__EXERCISE INSTRUCTIONS__. Since pictures are not part of the copy, please output only the lines from the one with "A: Ursus americanus (american black bear)." through the end of the data below, exactly as written.

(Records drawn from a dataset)

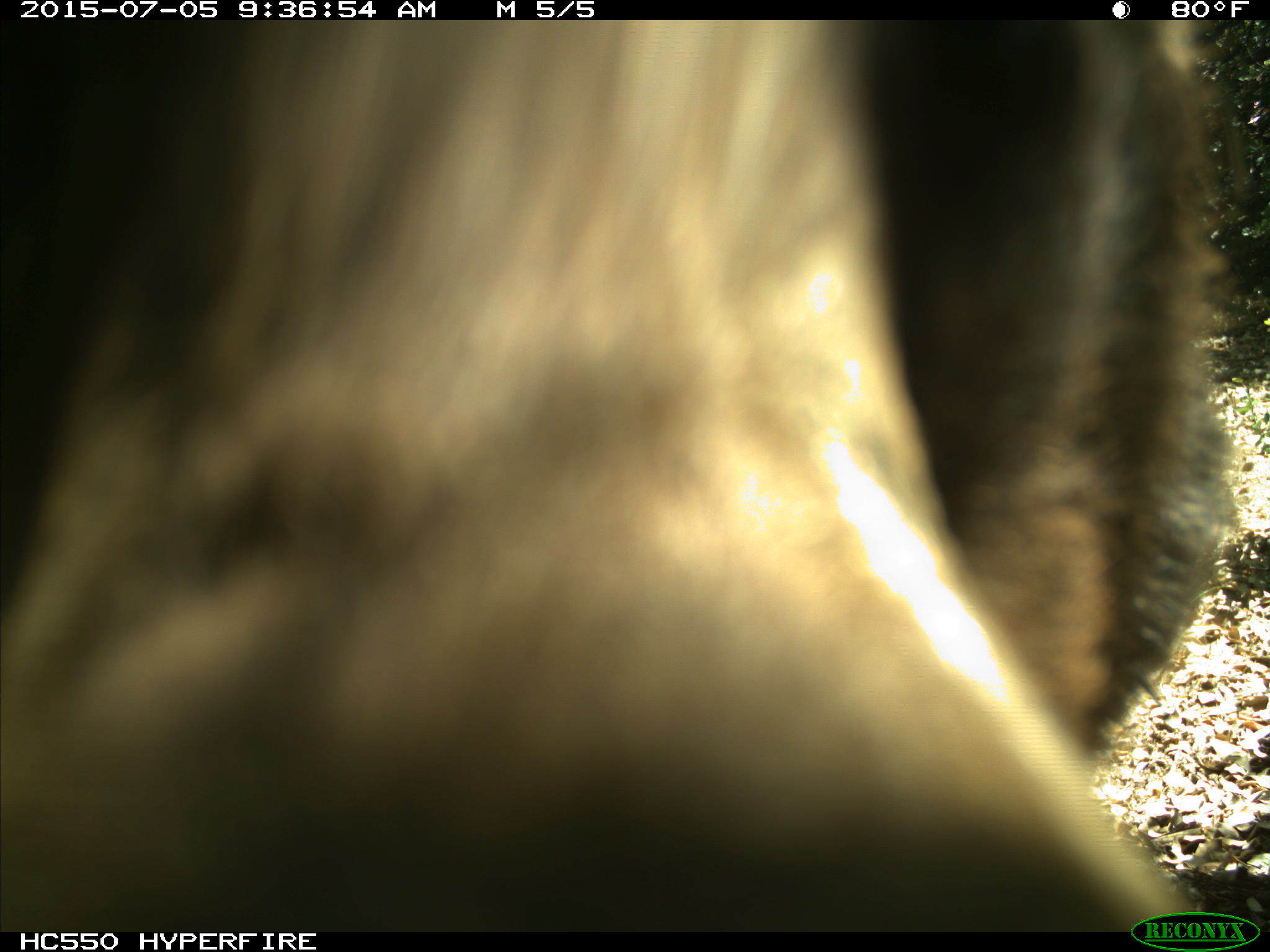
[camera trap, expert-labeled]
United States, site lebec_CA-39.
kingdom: Animalia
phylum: Chordata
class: Mammalia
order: Carnivora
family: Ursidae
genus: Ursus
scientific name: Ursus americanus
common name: american black bear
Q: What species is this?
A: Ursus americanus (american black bear).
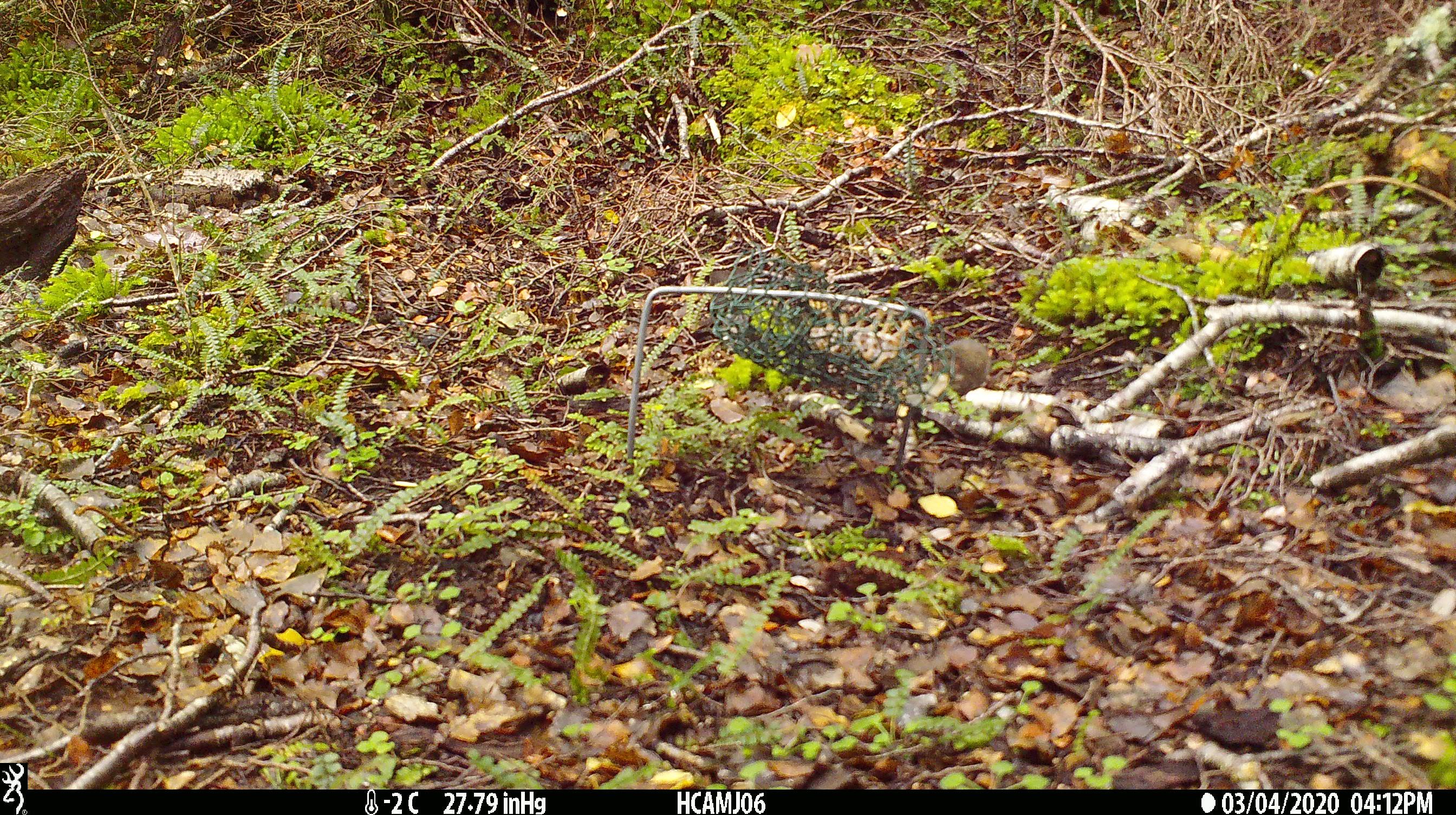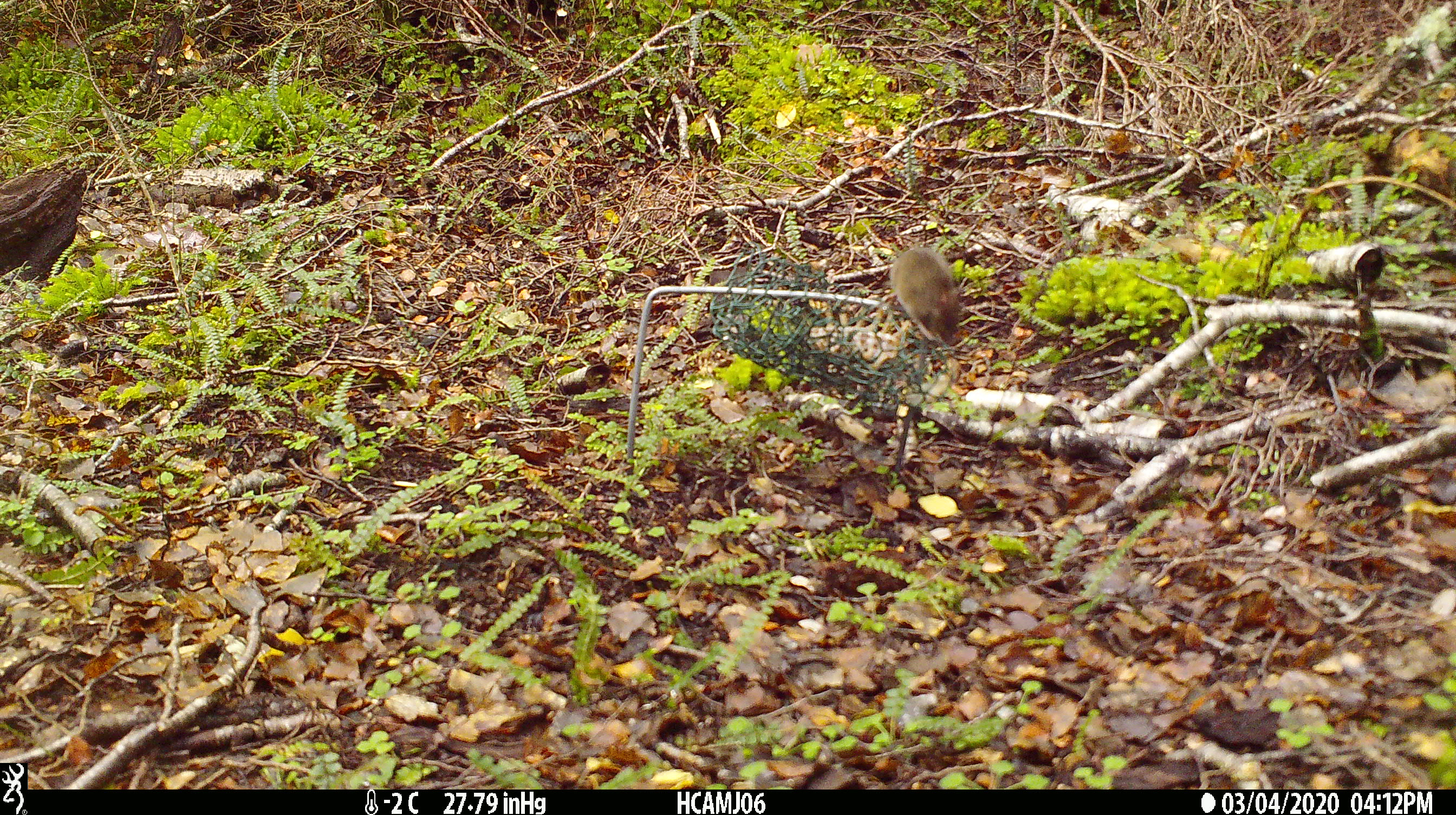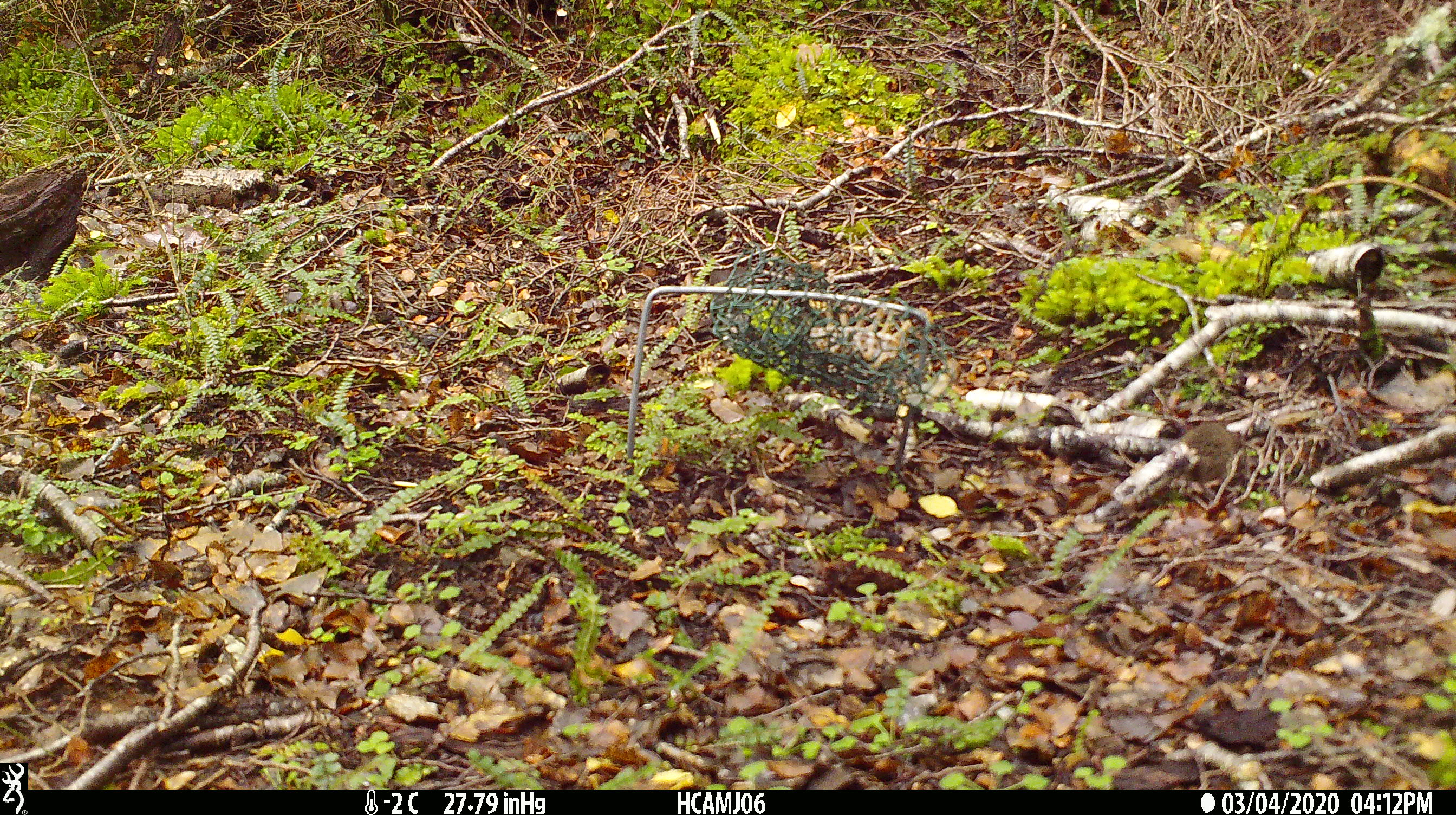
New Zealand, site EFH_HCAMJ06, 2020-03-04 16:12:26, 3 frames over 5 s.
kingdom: Animalia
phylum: Chordata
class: Mammalia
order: Rodentia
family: Muridae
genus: Mus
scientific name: Mus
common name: mouse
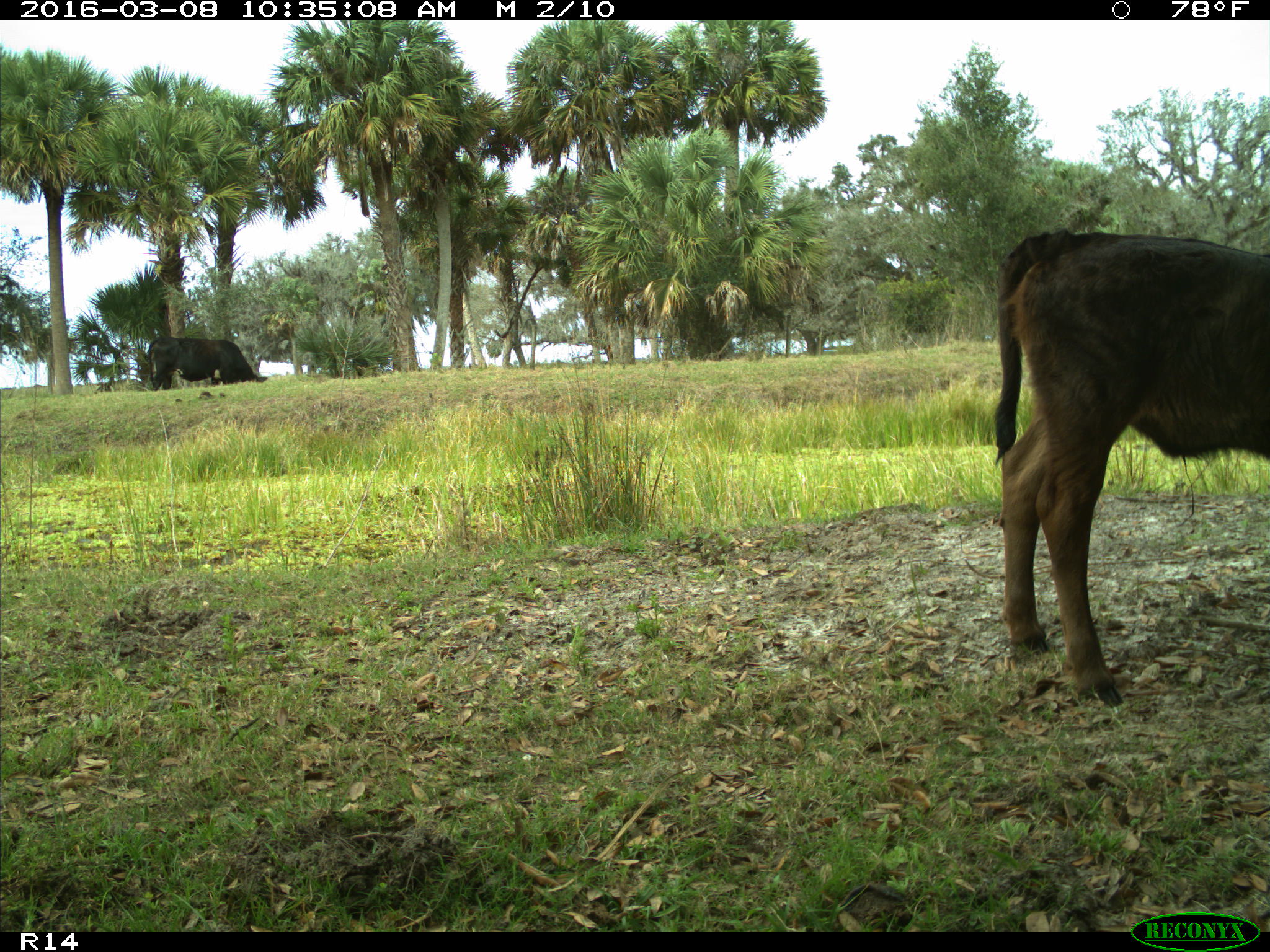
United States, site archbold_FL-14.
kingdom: Animalia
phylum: Chordata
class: Mammalia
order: Artiodactyla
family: Bovidae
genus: Bos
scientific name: Bos taurus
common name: domestic cow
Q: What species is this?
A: Bos taurus (domestic cow).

__THE ANSWER__.
A: Ursus americanus (american black bear).
New Zealand, site EFH_HCAMJ06, 2020-03-04 16:12:26, 3 frames over 5 s.
kingdom: Animalia
phylum: Chordata
class: Mammalia
order: Rodentia
family: Muridae
genus: Mus
scientific name: Mus
common name: mouse
United States, site archbold_FL-14.
kingdom: Animalia
phylum: Chordata
class: Mammalia
order: Artiodactyla
family: Bovidae
genus: Bos
scientific name: Bos taurus
common name: domestic cow
Q: What species is this?
A: Bos taurus (domestic cow).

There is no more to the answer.